Louise smiled. 'Very few artists – Mozart excepted; one must always except Mozart – had contributed much by the age of fifteen.'
Eugénie was not to be placated. 'I see my life stretched out before me – an interminable scale, one dull note after another. First the suitors, then the marriage, then the children - and all punctuated by dull women discussing their dull lives!'
'One has to sing scales,' Louise said, feebly.
'Signor Vaccaj seems to think not,' Eugénie said, indicating the Practical Method. 'See this - why, it was years before you let me attempt an acciacatura!

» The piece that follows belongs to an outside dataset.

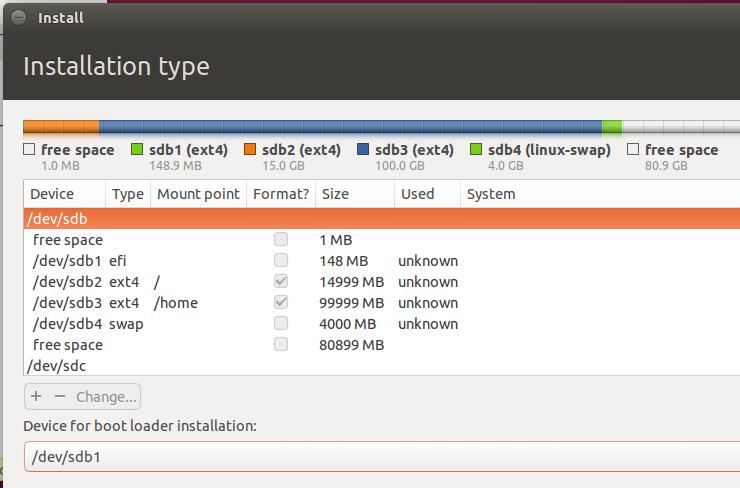 Ubuntu 15.10 disk partitions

And here he introduces it in lesson eight.'
'Why, you said yourself - this method is not for those who wish to be serious singers, but only those who wish to make a charming noise in the drawing room.'
'That's true,' Eugénie said, mollified by the implication. She looked more closely at the first exercise. 'How would you translate this, do you think?'
'Italian is not my strong point, as well you know,' Louise said. 'I know enough for music, and my pronunciation is acceptable, but I am not sure that I could produce a respectable translation. However, since you insist, something like this: a candle flame, beginning to flicker even more than usual, is restored by the action of a light breath, though it was close to dying.'
'That's close,' Eugénie said. 'Close, but not exactly right. I think you have the opposite sense from what the poet intended. He is saying that a light breath makes the flame flicker. But then you are an optimist.'
'Am I?' Louise murmured. 'Am I indeed?'
'Say, for example,' Eugénie said, 'that the poet, Signor Metastasio, speaks not of a literal candle flame, but of the fire that burns within the heart...'
'What then?'
'Well, in my translation, a tiny setback, a doubt or a fear, is enough to extinguish that flame. In yours, the lover is not daunted by that doubt, but loves the more fervently. I believe -'
'Yes?'
'I believe,' Eugénie said, 'that I prefer yours.' And she bent and kissed Louise on the lips.
Intervals of Thirds
Semplicetta tortorella,
che non vede il suo periglio,
per fuggir da crudo artiglio
vola in grembo al cacciator.
1838
Eugénie lowered the blinds but, even though she could no longer see, she still could hear, and the sound of sniggering reached her.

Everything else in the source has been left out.